そういう状態が続くと、「通っている意味はあるのかな」と、少し考えてしまいます。
もちろん、薬を出し続けること自体が悪いわけではありません。
それで安定している人もいると思いますし、忙しい診療の中では仕方ない部分もあると思います。
ただ私は、「このまま同じことを続けるだけなのかな」と感じたら、他の病院を探すこともあります。


実際、以前通っていた皮膚科では、保湿剤の使い方をかなり丁寧に提案してくれました。
どのタイミングで、どれくらいの量を使うか。
「薬だけじゃなく、肌を守ることも大事ですよ」と言われたのが、印象に残っています。


一方、今通っている皮膚科では、注射治療のデュピクセントを提案されました。
最初は正直、少し驚きましたし、迷いもありました。
でも、「今の状態なら、こういう選択肢もあります」と、メリットもデメリットも説明してくれて、「この人は、ちゃんと私のアトピーを見て考えてくれている」と感じました。
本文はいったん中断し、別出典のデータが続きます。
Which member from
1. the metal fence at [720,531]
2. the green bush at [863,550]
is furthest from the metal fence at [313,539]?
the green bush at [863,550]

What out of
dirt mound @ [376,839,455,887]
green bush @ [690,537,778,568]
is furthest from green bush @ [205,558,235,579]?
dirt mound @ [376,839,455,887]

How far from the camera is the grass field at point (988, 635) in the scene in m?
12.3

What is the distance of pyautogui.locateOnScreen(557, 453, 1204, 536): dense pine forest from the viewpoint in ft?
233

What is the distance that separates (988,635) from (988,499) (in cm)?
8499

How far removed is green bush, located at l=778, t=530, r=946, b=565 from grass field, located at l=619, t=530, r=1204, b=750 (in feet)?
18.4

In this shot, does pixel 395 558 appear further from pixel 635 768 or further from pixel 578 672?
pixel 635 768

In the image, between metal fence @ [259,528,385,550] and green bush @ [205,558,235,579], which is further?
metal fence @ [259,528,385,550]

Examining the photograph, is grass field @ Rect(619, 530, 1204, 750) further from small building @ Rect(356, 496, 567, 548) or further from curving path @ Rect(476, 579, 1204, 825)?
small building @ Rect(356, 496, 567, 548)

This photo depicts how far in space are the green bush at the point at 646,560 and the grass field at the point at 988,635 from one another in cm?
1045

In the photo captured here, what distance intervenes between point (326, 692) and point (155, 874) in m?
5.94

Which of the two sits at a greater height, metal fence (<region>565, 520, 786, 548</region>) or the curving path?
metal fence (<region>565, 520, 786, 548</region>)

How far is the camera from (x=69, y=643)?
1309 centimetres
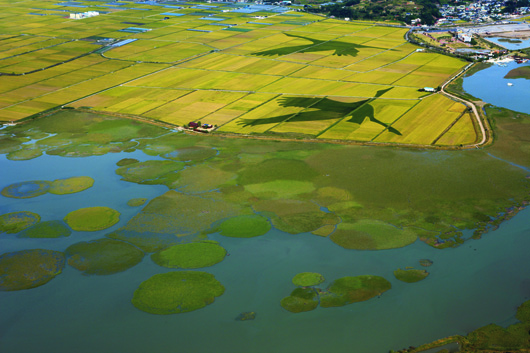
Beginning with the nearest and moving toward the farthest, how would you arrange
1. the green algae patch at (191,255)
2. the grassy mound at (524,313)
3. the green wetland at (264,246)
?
the grassy mound at (524,313) → the green wetland at (264,246) → the green algae patch at (191,255)

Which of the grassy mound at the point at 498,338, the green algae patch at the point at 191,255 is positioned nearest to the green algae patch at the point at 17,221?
the green algae patch at the point at 191,255

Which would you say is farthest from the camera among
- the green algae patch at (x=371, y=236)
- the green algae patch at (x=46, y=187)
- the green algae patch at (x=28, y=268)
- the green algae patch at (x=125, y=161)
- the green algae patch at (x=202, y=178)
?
the green algae patch at (x=125, y=161)

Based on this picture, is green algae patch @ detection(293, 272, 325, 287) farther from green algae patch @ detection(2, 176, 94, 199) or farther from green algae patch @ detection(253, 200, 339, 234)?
green algae patch @ detection(2, 176, 94, 199)

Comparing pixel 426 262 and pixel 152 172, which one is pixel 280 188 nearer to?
pixel 152 172

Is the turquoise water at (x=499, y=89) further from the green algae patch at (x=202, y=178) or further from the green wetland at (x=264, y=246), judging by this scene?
the green algae patch at (x=202, y=178)

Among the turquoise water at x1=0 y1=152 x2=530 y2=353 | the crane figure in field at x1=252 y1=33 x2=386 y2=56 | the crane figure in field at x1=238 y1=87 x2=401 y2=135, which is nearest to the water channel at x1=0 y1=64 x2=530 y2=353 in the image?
the turquoise water at x1=0 y1=152 x2=530 y2=353
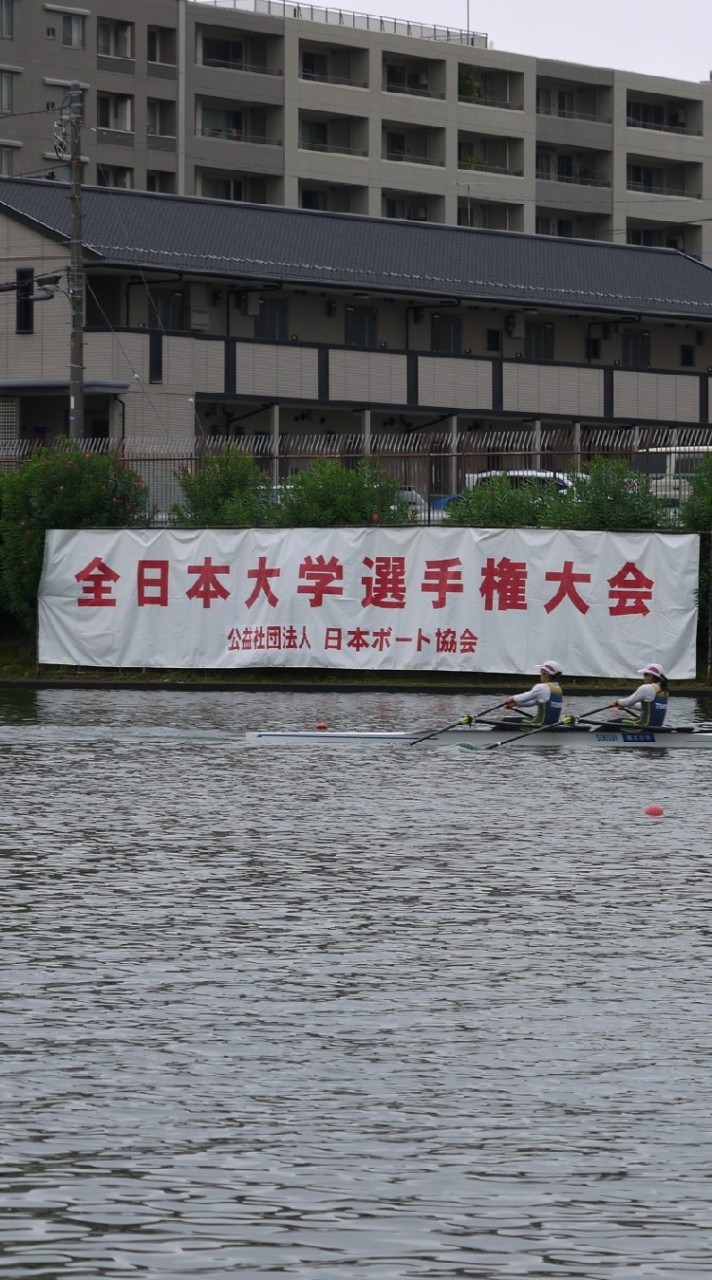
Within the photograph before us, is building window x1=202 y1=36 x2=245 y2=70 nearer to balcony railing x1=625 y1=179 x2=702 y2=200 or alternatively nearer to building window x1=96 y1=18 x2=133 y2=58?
building window x1=96 y1=18 x2=133 y2=58

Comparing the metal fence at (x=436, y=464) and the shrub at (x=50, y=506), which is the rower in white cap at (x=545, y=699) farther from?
the shrub at (x=50, y=506)

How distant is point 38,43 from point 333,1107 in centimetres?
8825

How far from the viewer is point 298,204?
96125mm

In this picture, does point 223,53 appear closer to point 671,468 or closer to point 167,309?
point 167,309

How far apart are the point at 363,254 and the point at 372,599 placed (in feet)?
121

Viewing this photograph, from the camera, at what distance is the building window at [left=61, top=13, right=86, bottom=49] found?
9250 centimetres

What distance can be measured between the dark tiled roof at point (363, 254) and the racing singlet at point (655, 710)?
40.0 meters

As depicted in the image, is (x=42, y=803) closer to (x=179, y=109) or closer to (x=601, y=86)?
(x=179, y=109)

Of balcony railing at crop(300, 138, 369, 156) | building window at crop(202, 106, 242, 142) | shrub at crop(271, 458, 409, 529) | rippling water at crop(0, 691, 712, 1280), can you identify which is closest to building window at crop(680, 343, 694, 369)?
balcony railing at crop(300, 138, 369, 156)

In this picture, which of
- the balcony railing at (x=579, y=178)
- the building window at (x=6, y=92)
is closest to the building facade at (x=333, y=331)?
the building window at (x=6, y=92)

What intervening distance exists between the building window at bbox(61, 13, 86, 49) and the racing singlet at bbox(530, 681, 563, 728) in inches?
2790

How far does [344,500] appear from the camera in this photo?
41625 mm

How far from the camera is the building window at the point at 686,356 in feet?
265

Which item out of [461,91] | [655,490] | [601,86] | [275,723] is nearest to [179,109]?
[461,91]
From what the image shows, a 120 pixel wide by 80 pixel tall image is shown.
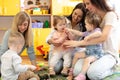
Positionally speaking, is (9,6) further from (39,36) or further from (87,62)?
(87,62)

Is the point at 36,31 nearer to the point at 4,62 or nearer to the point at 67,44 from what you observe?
the point at 67,44

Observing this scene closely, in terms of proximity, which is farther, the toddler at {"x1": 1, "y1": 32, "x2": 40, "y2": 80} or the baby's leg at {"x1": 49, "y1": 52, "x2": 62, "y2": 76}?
the baby's leg at {"x1": 49, "y1": 52, "x2": 62, "y2": 76}

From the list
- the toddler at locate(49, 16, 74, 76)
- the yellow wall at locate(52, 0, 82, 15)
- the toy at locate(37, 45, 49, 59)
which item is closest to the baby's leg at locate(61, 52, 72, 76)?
the toddler at locate(49, 16, 74, 76)

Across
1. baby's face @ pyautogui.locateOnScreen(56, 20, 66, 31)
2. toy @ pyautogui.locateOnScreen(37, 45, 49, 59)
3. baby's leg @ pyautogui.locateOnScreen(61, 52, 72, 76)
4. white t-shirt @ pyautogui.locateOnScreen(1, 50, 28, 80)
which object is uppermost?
baby's face @ pyautogui.locateOnScreen(56, 20, 66, 31)

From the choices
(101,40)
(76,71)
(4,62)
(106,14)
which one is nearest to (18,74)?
(4,62)

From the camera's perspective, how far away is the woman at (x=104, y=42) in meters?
2.15

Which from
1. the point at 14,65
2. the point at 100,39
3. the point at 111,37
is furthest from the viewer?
the point at 111,37

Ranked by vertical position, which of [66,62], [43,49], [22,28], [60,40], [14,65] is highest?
[22,28]

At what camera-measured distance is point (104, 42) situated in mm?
2260

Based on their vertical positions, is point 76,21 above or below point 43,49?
above

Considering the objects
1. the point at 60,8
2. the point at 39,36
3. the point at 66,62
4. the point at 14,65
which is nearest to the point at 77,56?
the point at 66,62

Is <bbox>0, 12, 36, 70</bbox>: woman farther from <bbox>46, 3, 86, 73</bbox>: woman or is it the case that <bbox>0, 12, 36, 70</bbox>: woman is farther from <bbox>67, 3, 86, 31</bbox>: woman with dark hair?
<bbox>67, 3, 86, 31</bbox>: woman with dark hair

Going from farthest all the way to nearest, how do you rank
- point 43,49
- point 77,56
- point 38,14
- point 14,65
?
point 38,14
point 43,49
point 77,56
point 14,65

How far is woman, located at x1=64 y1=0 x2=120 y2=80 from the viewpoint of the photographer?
84.5 inches
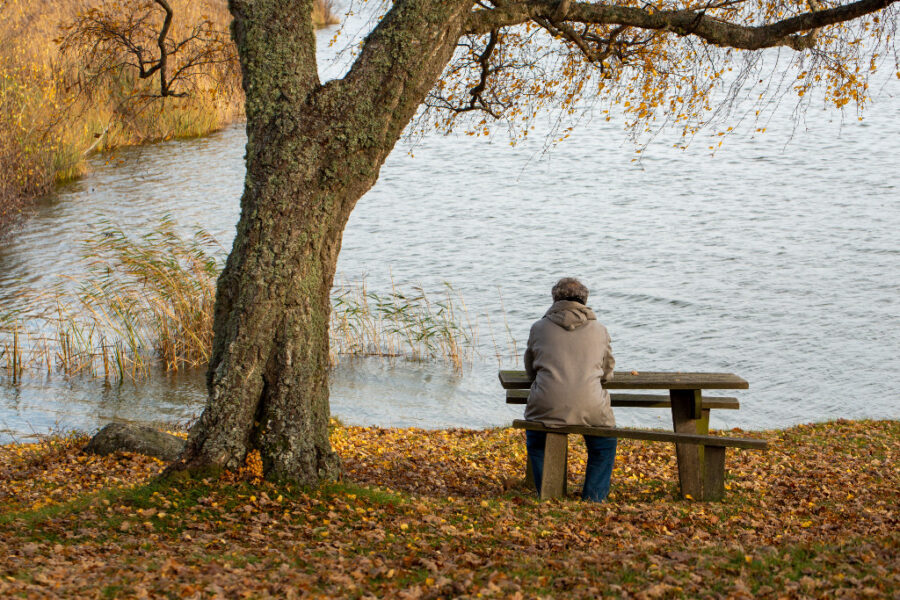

通院していて安心できるかどうかは、距離や評判だけでは決まらない気がします。
近くても信頼できる先生なら、無理なく続けられますし、
遠くても「この先生に診てもらいたい」と思えれば、通う価値はある。


アトピーは、短期間で終わる病気ではありません。
だからこそ、「通いやすさ」や「自分が納得できるか」は、とても大事だと思っています。
「せっかく通っているんだから」と無理に我慢する必要もないですし、
「評判がいいから」と自分に合わない病院に通い続ける必要もない。
合わなければ変えてもいいし、また戻ってもいい。私はそう考えるようになりました。
通院は、治すためだけのものではなくて、
「今の自分の状態を一緒に考えてくれる人を見つける作業」なのかもしれません。


近くの皮膚科でも、遠くの皮膚科でも。
「この先生は向き合ってくれている」と感じられるなら、それで十分。
アトピーと長く付き合う中で、そう思える場所がひとつあるだけで、気持ちはかなり違います。